European Policy Statement
European Policy Statement
Please describe the structure at your institution for the implementation and organisation of European and international mobility (division of tasks, operational and communication methods).
Please provide the direct web link with the contact details of the international office (or equivalent) in your institution dealing with the implementation and organisation of European and international mobility:
The International Office is integrated in the general educational administration led by the Director of Academic Affairs. The Office reports annually to the Academic Board with statistics on mobility, partner institutions, economy related to mobility activities and a summary of the evaluation reports from outgoing and incoming students. This to ensure the quality in the exchange activities. The International Office has contact with the teachers and heads of the different faculties in planning teacher mobility and takes care of the process from the planning to the evaluation from the teachers. Communicating with teachers and faculties makes it possible to include the individual and institutional perspective in mobility activities related to the overall institutional international strategy. Student mobility is advertized on the webpage. Students are informed about exchange possibilities through meetings and individual guidance. Student applications are approved by the main teachers and the heads of the different faculties.
Please explain the academic credit system and the methodology used to allocate credits to the different course units followed by your students abroad. In addition, please provide the direct web link where the methodology is explained:
ECTS credit allocation at the Norwegian Academy of Music (NAM) is based on a full-time student’s workload corresponding to minimum 1620 hours per academic year. This in turn generates 60 ECTS if all courses and practice are successfully completed and other program requirements are fulfilled.
This workload corresponds with current Norwegian guidelines and practice in the field of higher education. The student workload (number of learning hours per academic year) includes lectures and other forms of teaching, tutoring sessions, seminars and group work, field work, project work, library work, practice and the student’s own independent work, related to the curriculum and the required or recommended amount of repertoire.
More specifically, the 1620 hour student workload is based on 40 hours a week for a period of 40 weeks per academic year in order to ensure the achievement of expected learning outcomes.
Please explain if all courses taught at your institution are described in the Course Catalogue and in which languages.
In addition, please provide the direct web link to your Course Catalogue:
The electronic course catalogue is at the moment only in Norwegian due to development and revision. Translation will start during the autumn term in the academic year 2013/14. Master programs and the 3rd and 4th year in most of the Bachelor programs can be carried out in English. Electives offered at NAM change each year. Degree and credit students are informed about electives taught in English before study starts, making it possible to choose the necessary credits for a full time study. A course catalogue over electives taught in English can be found on:
Please describe the institutional procedure for the approval and monitoring of inter-institutional agreements for study and teaching mobility and/or learning agreements in case of traineeships (work placements).
Bilateral collaboration is evaluated by relevant faculties and the Principal’s Advisory Board. NAM approaches, through the Rector, relevant institutions with the aim of establishing collaboration. The Rector signs all new agreements. Forms developed by AEC are used within higher music education. Teacher mobility is used as a tool for monitoring inter-institutional agreements and reports after teacher mobility activities are evaluated. Feed-back from students after exchanges provide vital information concerning prolonged collaboration. The international coordinator makes monitoring visits to partner institutions during the year to evaluate the quality of the collaboration. Conferences within higher music education are used as meeting venues for discussions on collaboration. NAM’s Academic Board annually evaluates reports on international collaboration and student mobility. Learning agreements are signed before study mobility takes place. Teacher contracts are signed before teacher mobility takes place.

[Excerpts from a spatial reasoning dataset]

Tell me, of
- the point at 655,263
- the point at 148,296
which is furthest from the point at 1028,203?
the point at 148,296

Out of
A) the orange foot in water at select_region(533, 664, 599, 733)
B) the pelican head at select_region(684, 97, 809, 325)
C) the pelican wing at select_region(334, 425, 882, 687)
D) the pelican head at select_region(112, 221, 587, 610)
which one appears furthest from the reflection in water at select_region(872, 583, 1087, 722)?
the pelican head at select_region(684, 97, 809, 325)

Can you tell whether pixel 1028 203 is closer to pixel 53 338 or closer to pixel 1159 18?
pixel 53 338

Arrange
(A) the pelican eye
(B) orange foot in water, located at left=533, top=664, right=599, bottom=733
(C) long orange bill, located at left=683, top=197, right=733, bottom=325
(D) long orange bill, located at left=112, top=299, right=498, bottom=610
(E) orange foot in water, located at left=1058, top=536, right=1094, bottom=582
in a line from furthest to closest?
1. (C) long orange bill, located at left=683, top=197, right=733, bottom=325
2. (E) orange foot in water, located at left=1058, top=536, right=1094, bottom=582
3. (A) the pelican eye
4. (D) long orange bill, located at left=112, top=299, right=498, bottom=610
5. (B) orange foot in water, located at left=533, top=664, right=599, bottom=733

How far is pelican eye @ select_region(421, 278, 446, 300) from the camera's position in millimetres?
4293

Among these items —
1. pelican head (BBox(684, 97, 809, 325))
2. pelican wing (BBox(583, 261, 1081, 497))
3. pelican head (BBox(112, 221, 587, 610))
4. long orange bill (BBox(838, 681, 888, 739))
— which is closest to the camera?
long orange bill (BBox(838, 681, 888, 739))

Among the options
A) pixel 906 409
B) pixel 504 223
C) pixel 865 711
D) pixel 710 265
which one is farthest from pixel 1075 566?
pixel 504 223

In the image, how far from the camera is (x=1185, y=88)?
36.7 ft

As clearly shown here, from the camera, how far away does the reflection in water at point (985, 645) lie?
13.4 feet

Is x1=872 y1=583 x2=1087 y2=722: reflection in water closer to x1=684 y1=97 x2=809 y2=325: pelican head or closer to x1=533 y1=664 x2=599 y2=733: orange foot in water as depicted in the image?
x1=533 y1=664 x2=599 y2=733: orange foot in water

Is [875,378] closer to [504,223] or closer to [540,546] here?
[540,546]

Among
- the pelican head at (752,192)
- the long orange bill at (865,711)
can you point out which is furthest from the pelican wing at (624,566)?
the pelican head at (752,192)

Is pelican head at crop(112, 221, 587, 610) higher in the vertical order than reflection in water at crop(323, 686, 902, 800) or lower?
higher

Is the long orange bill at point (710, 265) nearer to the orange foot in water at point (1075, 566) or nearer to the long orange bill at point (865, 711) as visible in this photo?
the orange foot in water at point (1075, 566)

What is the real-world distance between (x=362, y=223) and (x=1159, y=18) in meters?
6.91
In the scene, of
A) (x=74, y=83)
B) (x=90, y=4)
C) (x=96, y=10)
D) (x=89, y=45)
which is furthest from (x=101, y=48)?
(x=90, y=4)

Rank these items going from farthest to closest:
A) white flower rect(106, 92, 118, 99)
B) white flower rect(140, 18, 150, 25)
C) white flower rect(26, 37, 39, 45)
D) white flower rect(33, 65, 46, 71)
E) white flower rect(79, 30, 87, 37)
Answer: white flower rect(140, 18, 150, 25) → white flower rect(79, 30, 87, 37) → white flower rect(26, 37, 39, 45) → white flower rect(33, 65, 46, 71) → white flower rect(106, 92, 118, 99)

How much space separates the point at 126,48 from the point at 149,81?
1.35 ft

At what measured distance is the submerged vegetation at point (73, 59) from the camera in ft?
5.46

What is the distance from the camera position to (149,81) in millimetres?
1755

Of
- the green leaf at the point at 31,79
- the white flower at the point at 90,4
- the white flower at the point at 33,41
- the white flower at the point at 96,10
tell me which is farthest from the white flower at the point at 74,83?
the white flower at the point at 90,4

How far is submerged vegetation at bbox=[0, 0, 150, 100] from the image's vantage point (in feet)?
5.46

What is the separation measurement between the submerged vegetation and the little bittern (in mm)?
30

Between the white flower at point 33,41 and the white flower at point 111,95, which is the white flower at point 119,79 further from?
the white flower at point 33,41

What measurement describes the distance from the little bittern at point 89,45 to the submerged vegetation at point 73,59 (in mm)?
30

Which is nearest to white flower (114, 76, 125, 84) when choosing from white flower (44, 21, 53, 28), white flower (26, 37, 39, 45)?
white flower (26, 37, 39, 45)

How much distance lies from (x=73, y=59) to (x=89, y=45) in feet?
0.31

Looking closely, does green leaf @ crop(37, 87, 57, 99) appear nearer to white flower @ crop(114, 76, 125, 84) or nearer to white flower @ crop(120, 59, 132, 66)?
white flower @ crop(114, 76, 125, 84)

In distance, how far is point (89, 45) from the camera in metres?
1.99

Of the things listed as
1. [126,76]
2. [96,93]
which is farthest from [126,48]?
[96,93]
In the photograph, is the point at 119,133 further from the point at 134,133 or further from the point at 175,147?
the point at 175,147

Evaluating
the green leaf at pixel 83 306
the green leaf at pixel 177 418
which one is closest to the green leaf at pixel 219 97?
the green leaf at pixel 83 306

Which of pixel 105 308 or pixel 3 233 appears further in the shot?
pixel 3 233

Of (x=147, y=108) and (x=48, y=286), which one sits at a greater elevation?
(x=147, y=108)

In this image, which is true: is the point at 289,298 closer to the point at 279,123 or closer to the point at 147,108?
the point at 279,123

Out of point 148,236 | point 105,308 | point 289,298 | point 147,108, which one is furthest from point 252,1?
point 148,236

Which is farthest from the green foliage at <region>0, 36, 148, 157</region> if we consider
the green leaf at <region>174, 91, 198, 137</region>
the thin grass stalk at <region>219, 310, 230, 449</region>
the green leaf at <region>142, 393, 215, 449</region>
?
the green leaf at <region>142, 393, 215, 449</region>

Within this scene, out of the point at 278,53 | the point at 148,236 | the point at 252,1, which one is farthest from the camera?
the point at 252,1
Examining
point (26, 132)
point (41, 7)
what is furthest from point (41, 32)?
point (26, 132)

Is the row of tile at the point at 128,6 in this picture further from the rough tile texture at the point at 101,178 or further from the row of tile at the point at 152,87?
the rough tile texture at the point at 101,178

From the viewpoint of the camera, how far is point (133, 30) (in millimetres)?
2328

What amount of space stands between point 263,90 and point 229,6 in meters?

▶ _Requests_
[a] Retype the passage of the policy statement from "This workload corresponds" to "amount of repertoire.".
[b] Using the policy statement, answer these:
(i) Who signs all new agreements?
(ii) What is the minimum number of hours per academic year in a full-time student's workload?
(iii) When will translation of the electronic course catalogue start?
[c] Write what comes next in the policy statement, picking up after its final sentence.

▶ _Responses to the exercise_
[a]
This workload corresponds with current Norwegian guidelines and practice in the field of higher education. The student workload (number of learning hours per academic year) includes lectures and other forms of teaching, tutoring sessions, seminars and group work, field work, project work, library work, practice and the student’s own independent work, related to the curriculum and the required or recommended amount of repertoire.

[b]
(i) The Rector.
(ii) 1620 hours.
(iii) During the autumn term in the academic year 2013/14.

[c]
Please describe your institution's language policy for preparing participants for mobility, e.g.: course providers within or outside the HEI. If possible, please provide the direct web link for your language policy:
NAM’s library has a large collection of language courses available for the students. If a new institution in a new country is included in the portfolio of collaborating partners, the library will purchase a language course for the students to borrow.
Information from the national ERASMUS office on available language courses is distributed to the students who have been accepted by partner institutions for an exchange. The Norwegian Grant Authorities support a 4 week language course for students before the start of the academic year with a special grant. Some of the partner institutions organize language courses or collaborate with universities offering courses.
Please describe mentoring and support arrangements for incoming mobile participants and outgoing students for study and traineeships.
A welcome reception is organized with an information meeting where representatives for the Student Welfare Organization are represented. Each student makes an appointment with the International Office for individual discussions concerning finalizing the LA , and practical arrangements/questions concerning the individual course of study. Students are offered bedsits through SIO, the Student Welfare Organization. Music students receive weekly individual tuition, chamber music and group tuition which make it possible to follow them closely. After some weeks they are invited to a conversation at the International Office evaluating the exchange and solve possible problems.
Outgoing students are followed up through monitory visits and mail contact with the students and the international office at the host institution during the exchange period.
Please describe your institution's language support for incoming students and staff with a minimum of 2-month mobility period.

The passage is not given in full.